A fresh take is being pursued around allowing the Linux kernel’s out-of-memory (OOM) behavior to be customized using BPF programs.
Google engineer Roman Gushchin has sent out a “request for comments” patch series with a new take on allowing for OOM customization using BPF. There have been previous attempts at BPF-based OOM customization for adapting the kernel’s behavior but no solution yet ultimately deemed the best and suitable for upstreaming.
Gushchin explains in the RFC patch series:
“This patchset adds an ability to customize the out of memory handling using bpf.
It focuses on two parts:
1) OOM handling policy,
2) PSI-based OOM invocation.The idea to use bpf for customizing the OOM handling is not new, but unlike the previous proposal, which augmented the existing task ranking-based policy, this one tries to be as generic as possible and leverage the full power of the modern bpf.
It provides a generic hook which is called before the existing OOM killer code and allows implementing any policy, e.g. picking a victim task or memory cgroup or potentially even releasing memory in other ways, e.g. deleting tmpfs files (the last one might require some additional but relatively simple changes).
The past attempt to implement memory-cgroup aware policy showed that there are multiple opinions on what the best policy is. As it’s highly workload-dependent and specific to a concrete way of organizing workloads, the structure of the cgroup tree etc, a customizable bpf-based implementation is preferable over a in-kernel implementation with a dozen on sysctls.

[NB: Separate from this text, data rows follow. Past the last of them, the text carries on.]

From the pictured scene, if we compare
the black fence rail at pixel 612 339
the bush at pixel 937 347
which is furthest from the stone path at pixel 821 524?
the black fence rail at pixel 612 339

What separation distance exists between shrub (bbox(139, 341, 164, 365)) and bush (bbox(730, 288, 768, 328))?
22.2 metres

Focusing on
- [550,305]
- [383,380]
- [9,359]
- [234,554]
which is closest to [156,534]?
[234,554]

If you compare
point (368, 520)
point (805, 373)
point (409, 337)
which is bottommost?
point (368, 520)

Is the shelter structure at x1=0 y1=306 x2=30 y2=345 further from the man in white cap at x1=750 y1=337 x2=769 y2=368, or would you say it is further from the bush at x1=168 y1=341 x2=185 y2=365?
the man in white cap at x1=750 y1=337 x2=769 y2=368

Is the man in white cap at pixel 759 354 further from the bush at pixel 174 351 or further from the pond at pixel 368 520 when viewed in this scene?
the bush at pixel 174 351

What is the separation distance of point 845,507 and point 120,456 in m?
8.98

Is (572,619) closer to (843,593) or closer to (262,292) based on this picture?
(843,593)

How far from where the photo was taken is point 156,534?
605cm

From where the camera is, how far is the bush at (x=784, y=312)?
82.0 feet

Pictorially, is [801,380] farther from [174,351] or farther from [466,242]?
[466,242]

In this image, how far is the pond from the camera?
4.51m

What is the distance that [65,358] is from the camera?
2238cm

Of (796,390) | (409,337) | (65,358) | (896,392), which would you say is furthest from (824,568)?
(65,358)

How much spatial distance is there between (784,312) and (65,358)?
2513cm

The second part is related to the fundamental question on when to declare the OOM event. It’s a trade-off between the risk of unnecessary OOM kills and associated work losses and the risk of infinite trashing and effective soft lockups. In the last few years
several PSI-based userspace solutions were developed (e.g. OOMd or systemd-OOMd). The common idea was to use userspace daemons to implement custom OOM logic as well as rely on PSI monitoring to avoid stalls. In this scenario the userspace daemon was supposed to handle the majority of OOMs, while the in-kernel OOM killer worked as the last resort measure to guarantee that the system would never deadlock on the memory. But this approach creates additional infrastructure churn: userspace OOM daemon is a separate entity which needs to be deployed, updated, monitored. A completely different pipeline needs to be built to monitor both types of OOM events and collect associated logs. A userspace daemon is more restricted in terms on what data is available to it. Implementing a daemon which can work reliably under a heavy memory pressure in the system is also tricky.”
We will see where this newest BPF-based OOM adaptation heads and if it’s ultimately accepted into the mainline Linux kernel.